## Verilen metin
# # # # #

Bankalar kredi vermek istemiyor

Konut kredi paketleri açıklansa da maalesef sağlıklı işlemiyor. An itibari ile ve 6 aydan uzun süredir kamu bankalarından 300binTL’nin üzerinde konut kredisi kullanılamıyor. Özel bankalar da isteksiz ve faiz oranları %2’yi aşabiliyor. İlk eviniz veya değil, şu anda makul ve erişilebilir konut kredi olanağı bulunmuyor.

Konut sahipleri evlerini satmak istemiyor

Üretici, yer sahibi veya vatandaş fark etmeksizin kimse yeni evini satmak istemiyor. Bunun birkaç önemli nedeni var ve kredi sisteminin çalışmamasının ana sebepleri de bu nedenlerden birinin altında yatıyor. Öncelikle; eski konutların görece değer kaybederek yeni konutların değer kazandığı ve fiyatların sürekli yükseldiği bir ortamda kimse sahip olduğu değeri elinden çıkarmak istemez çünkü elinden çıkardığı değerin aynısını bile yerine koymasının mümkün olmadığını bilir. Bu tüccar için de vatandaş için de geçerlidir. Üretici açısından sattığı 5 konutun yerine yeni 6-7 konut yapabileceği, vatandaş açısından sattığı evin üzerine %20-25 ekleyerek görece daha iyi bir ev alabileceği senaryo makul senaryodur ancak enflasyonist etki nedeniyle bugün bu mümkün değil. Bu etkiyi katmerleyen ve kredi sisteminin çalışmasını engelleyen en önemli husus ise maalesef başka ve tek çözüm devletin elinde: Gelir Vergisi ve Değer Artış Kazancı Vergisi.

# # # # #

## Satırlar

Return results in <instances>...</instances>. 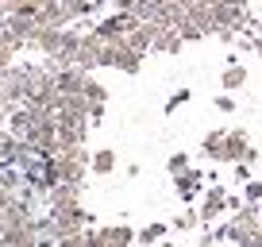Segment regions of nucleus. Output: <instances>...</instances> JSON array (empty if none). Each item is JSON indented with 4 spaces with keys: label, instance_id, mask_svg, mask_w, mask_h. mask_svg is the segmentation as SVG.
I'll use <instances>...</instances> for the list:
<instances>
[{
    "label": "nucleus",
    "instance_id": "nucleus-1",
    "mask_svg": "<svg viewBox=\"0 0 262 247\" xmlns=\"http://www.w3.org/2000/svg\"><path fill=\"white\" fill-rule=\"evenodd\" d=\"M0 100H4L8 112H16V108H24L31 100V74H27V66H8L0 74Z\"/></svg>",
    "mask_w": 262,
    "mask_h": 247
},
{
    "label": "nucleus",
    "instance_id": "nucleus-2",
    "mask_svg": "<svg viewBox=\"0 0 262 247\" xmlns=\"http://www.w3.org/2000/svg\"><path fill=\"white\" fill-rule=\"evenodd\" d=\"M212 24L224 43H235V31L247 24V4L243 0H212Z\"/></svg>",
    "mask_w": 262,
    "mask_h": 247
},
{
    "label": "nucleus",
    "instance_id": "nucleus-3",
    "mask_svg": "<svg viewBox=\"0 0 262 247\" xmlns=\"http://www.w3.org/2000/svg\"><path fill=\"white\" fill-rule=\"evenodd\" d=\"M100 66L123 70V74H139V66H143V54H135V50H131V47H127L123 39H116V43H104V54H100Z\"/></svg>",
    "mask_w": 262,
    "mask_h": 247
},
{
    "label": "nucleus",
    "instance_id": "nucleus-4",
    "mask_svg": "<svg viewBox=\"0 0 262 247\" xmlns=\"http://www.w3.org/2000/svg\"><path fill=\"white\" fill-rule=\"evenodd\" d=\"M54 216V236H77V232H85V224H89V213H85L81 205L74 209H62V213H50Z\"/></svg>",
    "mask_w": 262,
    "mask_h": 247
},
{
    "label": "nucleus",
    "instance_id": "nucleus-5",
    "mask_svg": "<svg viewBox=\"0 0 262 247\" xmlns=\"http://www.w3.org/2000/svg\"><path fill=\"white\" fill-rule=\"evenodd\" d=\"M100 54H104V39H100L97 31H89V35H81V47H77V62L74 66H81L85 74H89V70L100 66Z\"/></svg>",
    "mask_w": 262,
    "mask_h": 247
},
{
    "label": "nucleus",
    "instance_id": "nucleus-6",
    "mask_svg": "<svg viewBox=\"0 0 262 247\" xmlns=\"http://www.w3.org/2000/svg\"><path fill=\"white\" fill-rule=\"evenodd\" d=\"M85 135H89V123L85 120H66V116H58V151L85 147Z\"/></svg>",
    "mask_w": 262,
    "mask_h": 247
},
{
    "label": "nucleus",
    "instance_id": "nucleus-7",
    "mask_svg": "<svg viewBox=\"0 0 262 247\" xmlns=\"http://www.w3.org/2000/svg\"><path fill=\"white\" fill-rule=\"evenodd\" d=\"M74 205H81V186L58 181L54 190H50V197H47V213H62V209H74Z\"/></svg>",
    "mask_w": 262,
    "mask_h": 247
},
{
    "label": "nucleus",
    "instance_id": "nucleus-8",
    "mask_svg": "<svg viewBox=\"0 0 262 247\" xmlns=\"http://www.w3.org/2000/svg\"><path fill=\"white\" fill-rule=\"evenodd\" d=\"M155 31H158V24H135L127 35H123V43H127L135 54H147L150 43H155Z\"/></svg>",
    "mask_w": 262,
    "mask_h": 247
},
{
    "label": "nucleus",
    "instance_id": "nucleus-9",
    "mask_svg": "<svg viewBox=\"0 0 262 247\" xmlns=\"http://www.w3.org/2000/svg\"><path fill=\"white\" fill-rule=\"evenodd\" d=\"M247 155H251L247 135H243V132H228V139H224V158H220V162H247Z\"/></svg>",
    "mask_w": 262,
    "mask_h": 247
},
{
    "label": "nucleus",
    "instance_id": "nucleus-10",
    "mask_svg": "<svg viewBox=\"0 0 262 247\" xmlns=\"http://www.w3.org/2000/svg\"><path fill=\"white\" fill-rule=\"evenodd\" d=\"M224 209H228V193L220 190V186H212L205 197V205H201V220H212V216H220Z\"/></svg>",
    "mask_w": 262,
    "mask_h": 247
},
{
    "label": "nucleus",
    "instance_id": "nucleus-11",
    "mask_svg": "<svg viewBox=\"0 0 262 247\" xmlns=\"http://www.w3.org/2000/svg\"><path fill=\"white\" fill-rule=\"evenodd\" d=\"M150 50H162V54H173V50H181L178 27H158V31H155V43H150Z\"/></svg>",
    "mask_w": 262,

# # # # #

## Görevler ve alıştırmalar
a) Konut piyasasıyla ilgili metinde "Konut kredi paketleri" ile başlayıp "kredi olanağı bulunmuyor." ile biten kısmı olduğu gibi yazar mısın?
b) Konut piyasasıyla ilgili metni kaldığı yerden devam ettirir misin?

## Çıktılar
a)
Konut kredi paketleri açıklansa da maalesef sağlıklı işlemiyor. An itibari ile ve 6 aydan uzun süredir kamu bankalarından 300binTL’nin üzerinde konut kredisi kullanılamıyor. Özel bankalar da isteksiz ve faiz oranları %2’yi aşabiliyor. İlk eviniz veya değil, şu anda makul ve erişilebilir konut kredi olanağı bulunmuyor.

b)
Değer artış kazancı vergisi

Enflasyon muhasebesi bilmediğimiz için enflasyonist dönemlerde üreticilere ve satıcılara kızmayı alışkanlık haline getirmiş bir millet olduğumuzdan, konuyu üretici / müteahhit üzerinden değil vatandaş üzerinden anlatmaya çalışacağım. Hem de birebir gerçek örnekle. Nisan 2019’da 200binTL bedelle bir daire aldığınızı ve şu anki değerinin 1.5milyonTL olduğunu düşünün. Bugün ise gerek deprem korkusu gerekse farklı bir nedenle görece daha iyi durumda olan bir ev almak istediğinizi… Planınız evinizi satmak, üzerine 250binTL eklemek ve 1.75milyonTL değerinde yeni bir ev almak olsun. Tapu dairesine gittiğinizi, evinizi 1.5milyonTL’ye sattığınızı beyan ettiğinizi, parayı aldığınızı ve yeni ev arayışına giriştiğinizi düşünerek ilerleyin. Siz yeni evinizi ararken cep telefonunuza bir sms, e-devletten bir bildirim veya adresinize bir tebligat geldiğini ve bildirimde “200binTL bedelle satın aldığınız evinizi 1.5milyonTL bedelle satmanızdan kaynaklı olarak 200binTL Değer artış kazancı vergisi ödemeniz bulunmaktadır” yazdığını düşünün. Yeni ev alabilir misiniz? Sattığınız evin emsalini aynı fiyata alabilseniz bile 200binTL zarar etmiş olmaz mısınız? İşte bu düşünceler içerisinde iken aydınlanır ve idrak edersiniz ki; üreticiler haklı! Üreticinin başına gelen de aynen budur. Tek fark süreci bildiğinden önlem alır ve bu duruma düşmemek için elindeki konutu satmak veya gerçek değerini beyan etmek istemez. Bu vergi kaçırmak mıdır? Evet öyledir. Bu vergi adil midir? Onun cevabını iç sesiniz şu anda veriyor.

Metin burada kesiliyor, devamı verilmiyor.